While they remain, however, emotional attachments make football an easier product to sell.

There are variables. Kick off times, lifestyle changes, the success of your club and, for the aesthetes among us, the style of football among them.

Sorting out your team on the pitch might be difficult but I've felt for a while that coming up with a ticketing structure that does more than take the piss out of loyalty should be possible.

So far I've been disappointed.

Maybe the traditional season ticket model is actually outdated, an income stream that depends on blind faith that has no place in a game that embraces ever changing kick off times and ignores how lifestyles have changes over the last 50 years.

Thankfully brains more potent than mine are being applied to the problem.

Including two MBA students at the University of Strathclyde who are researching the attractive - but in Scotland unproved - issue of dynamic pricing:

  1. Do current football ticket pricing methods meet the needs of fans (in terms of value and ticket options) and clubs (in terms of revenue and ensuring a stable and loyal fan base)?
  2. How effective can dynamic pricing be for UK football matches (individual matches) when there is a "floor" set by the "season ticket average cost per game" beneath which you cannot drop prices without the risk of affecting season ticket sales (primary source of ticket income)?
  3. What could the impact of dynamic pricing be on supporter (customer) relations/goodwill?

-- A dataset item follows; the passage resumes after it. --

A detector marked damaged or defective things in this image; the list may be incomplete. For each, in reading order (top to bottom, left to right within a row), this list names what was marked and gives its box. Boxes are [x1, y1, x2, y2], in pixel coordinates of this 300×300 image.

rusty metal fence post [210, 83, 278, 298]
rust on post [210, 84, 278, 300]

They want to find out if dynamic pricing might be the answer to some of football's pricing issues.

And they want help.

They've set up an online survey to allow football fans to inform their research:

Complete the survey

The idea that Scottish football's business model has long since gone to the dogs is nothing new. But maybe, with the right people asking the right questions, we might just be closer to a solution than we think.